_Work task_: For the material below, the expected output is exactly the lines between the line holding "Born To Kvetch Book" and the line holding "Keanu Reeves Cyberpunk", inclusive, with pictures left out.

_The input_:
- - - - -
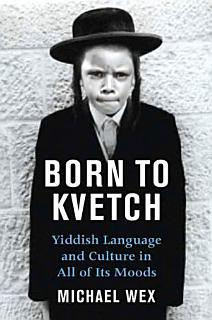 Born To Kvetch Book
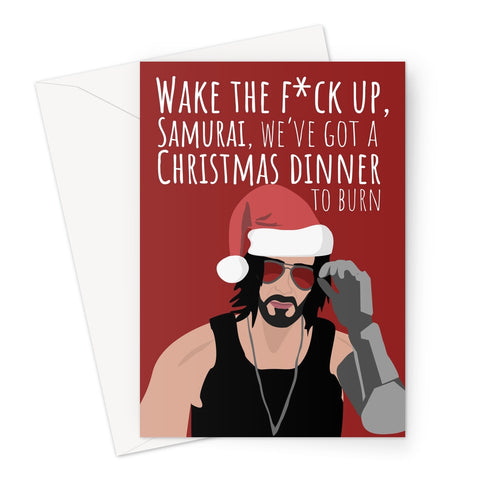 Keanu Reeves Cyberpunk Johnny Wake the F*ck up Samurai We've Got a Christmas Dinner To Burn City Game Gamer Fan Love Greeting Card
- - - - -
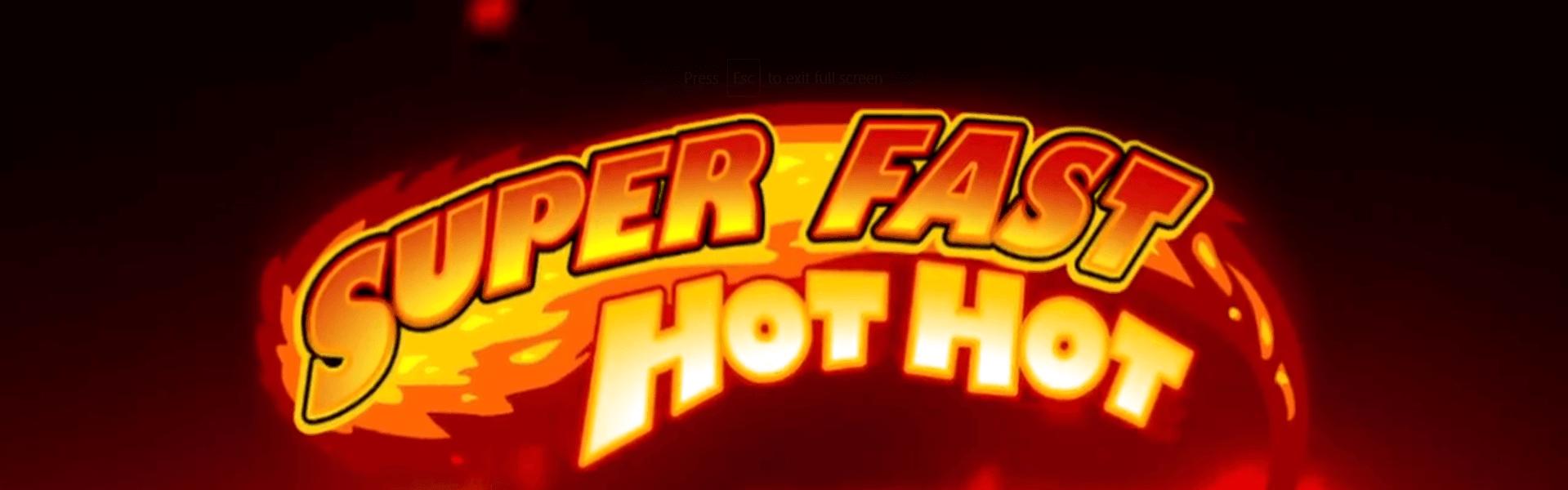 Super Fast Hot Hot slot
- - - - -
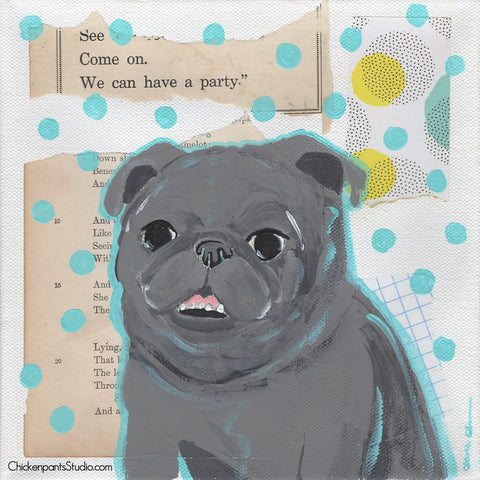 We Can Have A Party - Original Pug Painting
- - - - -
_Task result_:
 Born To Kvetch Book
 Keanu Reeves Cyberpunk Johnny Wake the F*ck up Samurai We've Got a Christmas Dinner To Burn City Game Gamer Fan Love Greeting Card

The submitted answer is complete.